# [INSTRUCTIONS FOR THE TASK]
Extract every line of the material below verbatim, leaving out the pictures.

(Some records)

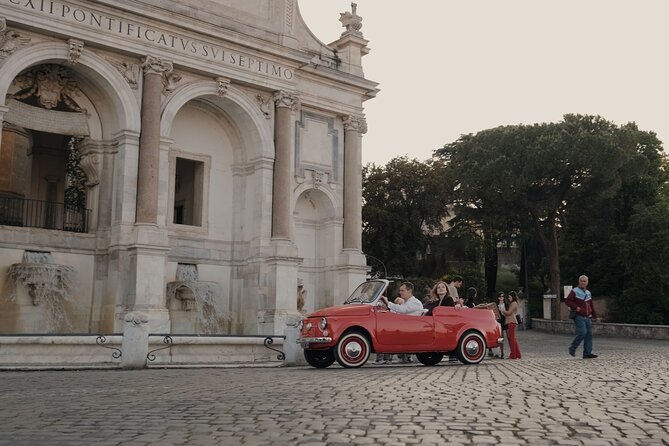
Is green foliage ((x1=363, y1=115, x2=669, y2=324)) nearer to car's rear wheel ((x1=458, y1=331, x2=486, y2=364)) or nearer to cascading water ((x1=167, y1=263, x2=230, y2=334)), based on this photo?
cascading water ((x1=167, y1=263, x2=230, y2=334))

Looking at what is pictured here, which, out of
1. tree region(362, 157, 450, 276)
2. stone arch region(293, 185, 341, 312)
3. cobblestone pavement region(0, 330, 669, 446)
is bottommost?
cobblestone pavement region(0, 330, 669, 446)

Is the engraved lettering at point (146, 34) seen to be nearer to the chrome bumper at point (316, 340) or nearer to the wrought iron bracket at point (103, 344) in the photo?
the wrought iron bracket at point (103, 344)

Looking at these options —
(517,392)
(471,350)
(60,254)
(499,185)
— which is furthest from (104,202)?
(499,185)

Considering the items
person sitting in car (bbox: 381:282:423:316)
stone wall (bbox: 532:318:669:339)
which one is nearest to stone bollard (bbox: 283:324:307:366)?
person sitting in car (bbox: 381:282:423:316)

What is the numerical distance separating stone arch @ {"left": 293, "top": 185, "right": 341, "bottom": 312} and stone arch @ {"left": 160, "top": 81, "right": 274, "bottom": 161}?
3.08 metres

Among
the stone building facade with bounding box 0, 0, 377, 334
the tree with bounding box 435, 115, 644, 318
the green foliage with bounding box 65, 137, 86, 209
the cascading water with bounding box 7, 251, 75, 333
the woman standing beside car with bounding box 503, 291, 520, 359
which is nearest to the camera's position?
the woman standing beside car with bounding box 503, 291, 520, 359

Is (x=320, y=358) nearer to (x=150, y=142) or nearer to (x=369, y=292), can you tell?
(x=369, y=292)

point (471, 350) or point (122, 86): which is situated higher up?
point (122, 86)

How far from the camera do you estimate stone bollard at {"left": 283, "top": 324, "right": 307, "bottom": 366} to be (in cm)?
1551

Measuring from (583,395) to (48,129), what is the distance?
19927 mm

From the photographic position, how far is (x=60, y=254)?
2269 cm

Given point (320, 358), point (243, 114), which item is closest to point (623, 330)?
point (243, 114)

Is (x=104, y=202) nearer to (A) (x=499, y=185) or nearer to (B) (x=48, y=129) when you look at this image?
(B) (x=48, y=129)

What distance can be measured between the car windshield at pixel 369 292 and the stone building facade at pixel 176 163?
9.43m
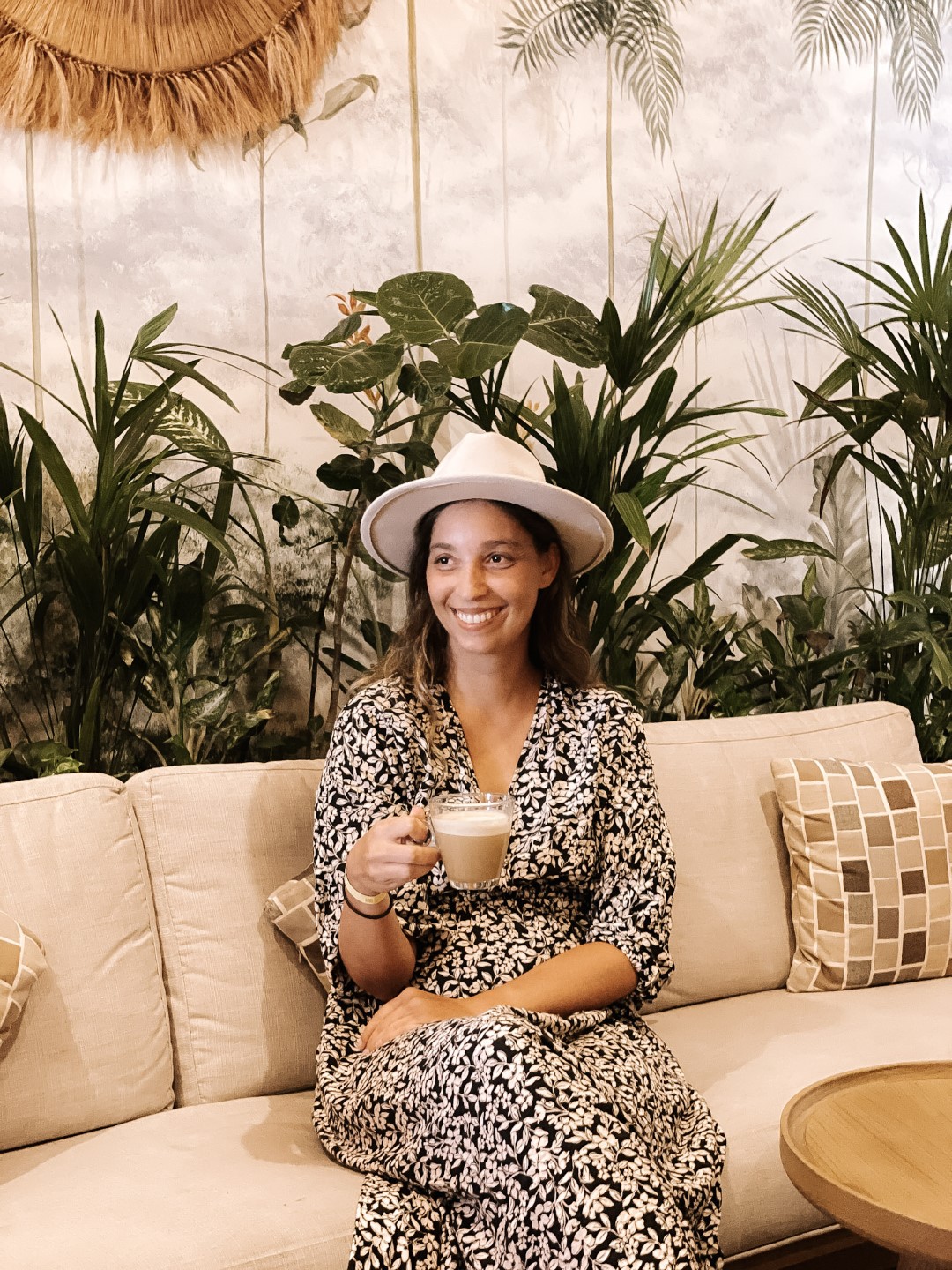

# [RESULT OF THIS TASK]
Is green foliage ((x1=363, y1=115, x2=669, y2=324)) nearer to car's rear wheel ((x1=458, y1=331, x2=486, y2=364)) or nearer to cascading water ((x1=167, y1=263, x2=230, y2=334)), based on this photo?
cascading water ((x1=167, y1=263, x2=230, y2=334))

Looking at what is pictured here, which, out of
1. tree region(362, 157, 450, 276)
2. stone arch region(293, 185, 341, 312)
3. cobblestone pavement region(0, 330, 669, 446)
is bottommost?
cobblestone pavement region(0, 330, 669, 446)

Is the engraved lettering at point (146, 34) seen to be nearer to the chrome bumper at point (316, 340) or nearer to the wrought iron bracket at point (103, 344) in the photo?
the wrought iron bracket at point (103, 344)

Looking at these options —
(517,392)
(471,350)
(60,254)
(499,185)
— which is furthest from (104,202)?
(499,185)

Considering the items
person sitting in car (bbox: 381:282:423:316)
stone wall (bbox: 532:318:669:339)
which one is nearest to stone bollard (bbox: 283:324:307:366)?
person sitting in car (bbox: 381:282:423:316)

What is the numerical distance separating stone arch @ {"left": 293, "top": 185, "right": 341, "bottom": 312} and stone arch @ {"left": 160, "top": 81, "right": 274, "bottom": 161}?
3.08 metres

Among
the stone building facade with bounding box 0, 0, 377, 334
the tree with bounding box 435, 115, 644, 318
the green foliage with bounding box 65, 137, 86, 209
the cascading water with bounding box 7, 251, 75, 333
the woman standing beside car with bounding box 503, 291, 520, 359
which is nearest to the camera's position?
the woman standing beside car with bounding box 503, 291, 520, 359

Is (x=320, y=358) nearer to (x=150, y=142) or nearer to (x=369, y=292), can you tell?
(x=369, y=292)

point (471, 350) or point (122, 86): which is situated higher up?
point (122, 86)

How far from the camera do you estimate stone bollard at {"left": 283, "top": 324, "right": 307, "bottom": 366} to be (in cm)?
1551

Measuring from (583,395) to (48,129), what is the distance?
19927 mm

From the photographic position, how far is (x=60, y=254)?
2269 cm

Given point (320, 358), point (243, 114), which item is closest to point (623, 330)?
point (243, 114)

Is (x=104, y=202) nearer to (A) (x=499, y=185) or nearer to (B) (x=48, y=129) when you look at this image?
(B) (x=48, y=129)

What distance can be measured between the car windshield at pixel 369 292 and the stone building facade at pixel 176 163?
9.43m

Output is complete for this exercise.